第3話

「……どうしたものかな」

「そうですね。色々問題なのですが何より最大の問題は……ここまで何も見つかってないことです。財宝とか、アイテムとか、お金になりそうなものは何も」


 俺の呟きに巨大な体を縮こませて正座座りした状態のリラが答えた。


「そうじゃな。正直ここまで収入と言えそうなものはゼロ。この変異してしまった体の治療まで考えるならまったくもって赤字じゃ。戻っても奴隷どころか首をくくらないといかん羽目になるぞ」


 ボルもリラの言葉に頷く。


 ボルの言う通り、俺たちはこの迷宮の探索で見つけられていない。

 宝箱は幾つかあったが全て空っぽだった。魔物も倒したとしても死体は消えて何も残らない。
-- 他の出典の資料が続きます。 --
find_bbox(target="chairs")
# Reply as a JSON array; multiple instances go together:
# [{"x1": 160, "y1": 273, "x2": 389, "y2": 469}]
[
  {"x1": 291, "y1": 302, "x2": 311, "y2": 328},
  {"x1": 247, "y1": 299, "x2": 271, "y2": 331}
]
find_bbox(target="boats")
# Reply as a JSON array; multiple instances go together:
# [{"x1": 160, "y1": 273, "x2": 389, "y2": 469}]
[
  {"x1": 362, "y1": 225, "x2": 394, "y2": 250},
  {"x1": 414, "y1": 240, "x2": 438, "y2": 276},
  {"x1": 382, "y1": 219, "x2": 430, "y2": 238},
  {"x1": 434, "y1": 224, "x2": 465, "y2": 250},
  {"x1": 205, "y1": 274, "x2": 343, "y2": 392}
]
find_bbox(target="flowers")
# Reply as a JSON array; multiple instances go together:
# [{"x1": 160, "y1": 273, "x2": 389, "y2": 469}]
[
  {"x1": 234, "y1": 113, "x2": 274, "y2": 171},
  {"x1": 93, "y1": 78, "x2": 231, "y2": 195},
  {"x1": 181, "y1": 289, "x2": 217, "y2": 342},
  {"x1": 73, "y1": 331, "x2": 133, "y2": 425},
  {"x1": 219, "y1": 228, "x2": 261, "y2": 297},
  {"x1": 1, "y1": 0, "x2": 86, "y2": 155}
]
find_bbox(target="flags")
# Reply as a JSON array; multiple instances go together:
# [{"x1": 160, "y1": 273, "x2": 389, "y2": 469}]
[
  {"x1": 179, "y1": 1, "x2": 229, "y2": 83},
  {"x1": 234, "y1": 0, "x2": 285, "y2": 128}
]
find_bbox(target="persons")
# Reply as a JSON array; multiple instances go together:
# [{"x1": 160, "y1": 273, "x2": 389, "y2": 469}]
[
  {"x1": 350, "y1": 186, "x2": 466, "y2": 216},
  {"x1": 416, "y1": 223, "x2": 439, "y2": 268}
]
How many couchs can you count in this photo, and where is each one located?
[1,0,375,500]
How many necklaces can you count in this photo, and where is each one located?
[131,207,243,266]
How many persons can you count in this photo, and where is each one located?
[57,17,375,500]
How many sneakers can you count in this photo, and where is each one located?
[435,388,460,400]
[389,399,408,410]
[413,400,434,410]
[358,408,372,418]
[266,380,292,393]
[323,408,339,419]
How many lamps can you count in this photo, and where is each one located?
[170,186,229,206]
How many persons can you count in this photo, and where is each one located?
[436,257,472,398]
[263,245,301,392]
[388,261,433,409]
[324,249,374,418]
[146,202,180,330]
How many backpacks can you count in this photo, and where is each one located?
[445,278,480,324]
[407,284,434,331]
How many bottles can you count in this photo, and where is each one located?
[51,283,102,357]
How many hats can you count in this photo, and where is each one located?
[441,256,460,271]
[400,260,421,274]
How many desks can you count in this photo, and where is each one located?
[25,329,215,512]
 ここに来るまでの準備のお金、今の状態を治療するのにかかるお金を考えたら借金が膨れ上がることになるだろう。


「そうなると、この扉の奥に行くしかない……な」


 迷宮の最奥には必ず「ボス」とも言うべき魔物が存在している。

 不自然に豪華な両開きの扉はそのボスの存在を強くアピールしていた。


「だが、この迷宮には『とんでもない宝』が安置されているはずなんだろ? それに最奥の主の魔物の部屋には迷宮から直接脱出する通路や仕掛けがあるものだしな。ここまで進んでも出口が見つからなかった以上、この迷宮から脱出するには『ボス』を倒して進むしかない」

「はあ……そこに出口も宝もある……わけですね」

「リラの言う通りじゃな」


 俺の言葉にリラとボルが頷く。


「じゃあ、行こうぜ」


 俺は立ち上がる。

 色々と疲労もダメージも重なっていたが、こうして休憩を取り、仲間たちと話をしていれば幾分か回復したし、何より希望とやる気が戻って来た気がする。


 持つべきものは頼れる仲間だ。


 だからこそ。


 このパーティをここで終わらせたくはない。

 終わらせるわけにはいかない。


 俺たち3人(+1匹。セリカもきっと同じ思いのはずだ)は、決意も新たに、扉を潜るのだった。






 「ボス」が待ち構えているであろう部屋。

 その中は薄暗く、ランタンの灯りが部屋の奥まで届かないほどだった。


「……気をつけろよ」


 ランタンを頭上に掲げつつ、後ろの仲間に声をかける。

 先頭が俺、その後ろに片手に盾を構えたボル、その後ろにセリカ(ペンギン)を抱えたリラ、という隊列だ。


 しかし、妙に暗い。


 ランタンを持つ手にじっとりと汗がにじむのが感じられる。

 不自然なまでの暗さは、俺たちが初めて挑んでいた迷宮の最奥階層に挑んだ時のことを思い出させるからだ。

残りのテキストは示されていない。